Over kliekjes gesproken: restjes gekookte granen, peulvruchten, vlees of vis zijn ideaal als vulling in je salade. Want sla heeft behalve groente vulling nodig, anders heb je na een uur alweer trek. Ik wel tenminste. Als je geen kliekjes hebt kunnen bonen uit blik ook (kikkererwten!). Of noedels, gerookte makreel, een half blikje sardines (goed voor je vetzuren!), een gekookt ei, een in reepjes gesneden omelet, of een handvol nootjes.
Groente, vulling… tijd voor dressing. To dress is aankleden in het Engels, en dat is precies de juiste omschrijving. Zonder dressing is een salade naakt.
Je kunt natuurlijk vinaigrette van recept maken (deze bijvoorbeeld, of deze), maar vaste lezers zal het niet verbazen dat ik meer van de grote lijnen ben.
Dressing kan trouwens ook een bestaande saus of dip zijn. Knoflooksaus over? Humus? Baba ganoush? Pesto? Tahinsaus? Guacamole? Tapenade? Niet moeilijk doen, is allemaal lekker – mik het door je salade. Desnoods aangevuld met wat extra olie of een schep yoghurt. Klaar. Maar, eh… nooit sladressing uit een fles hé? Da’s namelijk niet zo lekker (want gezouten suikerwater met bindmiddelen en smaakstoffen). Daar zijn we het vast over eens.
En als de dressing dan het jurkje van je salade is, dan maak je ‘m natuurlijk af met een bloemetje in het haar. Want het oog wil ook wat. Ik <3 eetbare bloemen, maar het gaat vooral – alweer – om contrasten. Kleurverschil in je ingrediënten maakt je salade interessanter.

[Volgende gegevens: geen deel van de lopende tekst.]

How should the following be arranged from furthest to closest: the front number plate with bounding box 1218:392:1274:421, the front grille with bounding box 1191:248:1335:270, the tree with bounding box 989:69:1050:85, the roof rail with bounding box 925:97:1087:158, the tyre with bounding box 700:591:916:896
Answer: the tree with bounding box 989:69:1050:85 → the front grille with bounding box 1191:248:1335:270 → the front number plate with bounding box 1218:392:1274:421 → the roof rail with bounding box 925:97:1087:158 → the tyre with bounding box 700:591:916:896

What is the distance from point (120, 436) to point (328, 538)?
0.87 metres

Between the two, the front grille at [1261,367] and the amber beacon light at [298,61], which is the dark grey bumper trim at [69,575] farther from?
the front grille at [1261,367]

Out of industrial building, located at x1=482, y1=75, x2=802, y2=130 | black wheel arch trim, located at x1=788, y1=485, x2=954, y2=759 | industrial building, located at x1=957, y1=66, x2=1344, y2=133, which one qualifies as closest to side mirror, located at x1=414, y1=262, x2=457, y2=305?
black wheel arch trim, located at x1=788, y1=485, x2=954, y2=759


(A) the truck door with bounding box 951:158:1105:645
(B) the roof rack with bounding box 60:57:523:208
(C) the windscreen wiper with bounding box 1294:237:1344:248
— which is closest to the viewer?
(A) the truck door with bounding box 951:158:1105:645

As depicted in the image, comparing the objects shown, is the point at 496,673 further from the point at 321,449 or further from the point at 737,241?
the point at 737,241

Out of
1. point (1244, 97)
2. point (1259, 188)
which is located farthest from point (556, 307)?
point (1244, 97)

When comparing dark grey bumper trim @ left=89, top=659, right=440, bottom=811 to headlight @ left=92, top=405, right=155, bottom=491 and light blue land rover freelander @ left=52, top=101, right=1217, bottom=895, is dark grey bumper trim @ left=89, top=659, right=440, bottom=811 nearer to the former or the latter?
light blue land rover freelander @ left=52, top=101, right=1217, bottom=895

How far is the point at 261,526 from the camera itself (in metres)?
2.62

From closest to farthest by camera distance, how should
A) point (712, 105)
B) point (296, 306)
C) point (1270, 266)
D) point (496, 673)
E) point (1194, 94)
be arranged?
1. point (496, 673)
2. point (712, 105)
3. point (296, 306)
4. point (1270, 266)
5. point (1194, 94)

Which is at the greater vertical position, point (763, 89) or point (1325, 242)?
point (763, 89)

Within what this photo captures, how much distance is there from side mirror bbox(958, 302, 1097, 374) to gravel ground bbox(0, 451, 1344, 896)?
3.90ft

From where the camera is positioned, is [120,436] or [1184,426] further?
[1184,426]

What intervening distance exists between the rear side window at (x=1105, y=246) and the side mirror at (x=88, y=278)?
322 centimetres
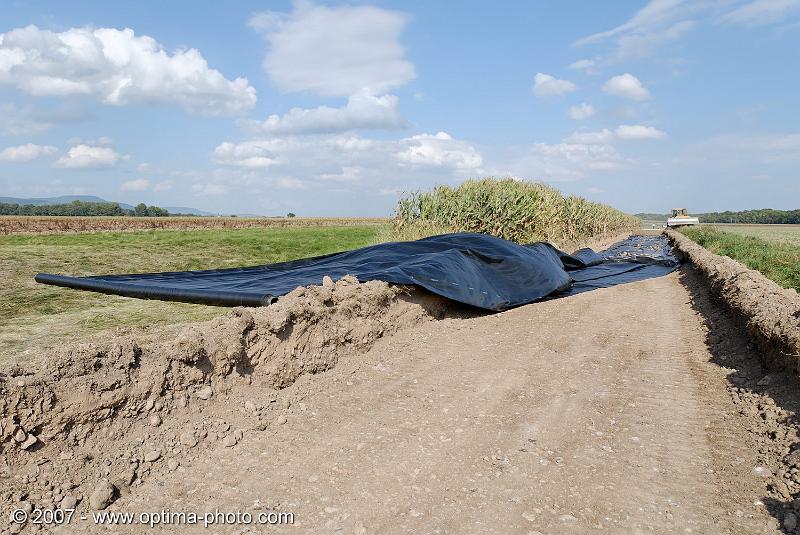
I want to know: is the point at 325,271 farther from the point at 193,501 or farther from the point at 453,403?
the point at 193,501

Een salade van (groene) spinazie met (groene) tuinbonen en (groene) asperges oogt stukken leuker als je die combineert met radijsjes, eikenbladsla, worteltjes en/of bietjes. Of fruit: stukjes sinaasappel, aardbeien… nou ja, je snapt het.
Naast kleur is versiering ook crunch. Geluidsversiering 😉 De laatste jaren is de voorraad zaden en pitten in mijn keukenkast flink gegroeid: naast de zonnebloemzaadjes en pompoenpitjes heb ik meestal ook hennep-, chia-, lijn-, sesam- en/of nigellazaadjes in huis. Doe een schepje door je salade voor het geluidseffect. Dat kan gewoon zo, of je verwerkt ze tot hartige granola of (mijn huidige verslaving) dukkah: een Egyptisch specerijennotenmengsel. Nomnomnom…
Ook lekker qua crunch, en een fijn staaltje restverwerking: croutons van oud brood.
En tot slot: doe niet alles tegelijk. Keep it simple. Een maaltijdsalade heeft wat body nodig, maar als je sla maakt als bijgerecht zijn drie ingrediënten, wat pitjes en een dressing al helemaal prima.
Op de foto: mijn sla van gisteravond, voor naast de wortelstamp: in reepjes gesneden venkel, plakjes radijs en grof gehakte peterselie. Met sesamzaadjes en wat van de yoghurt-mayo-dip die de kleuter moest verleiden haar bord leeg te eten. Vijf ingrediënten, twee minuten werk. Easy peasy.
Ik vind het leuk als mijn lezers terugpraten! Daarom een vraag: wat is jouw favoriete salade-ingrediënt?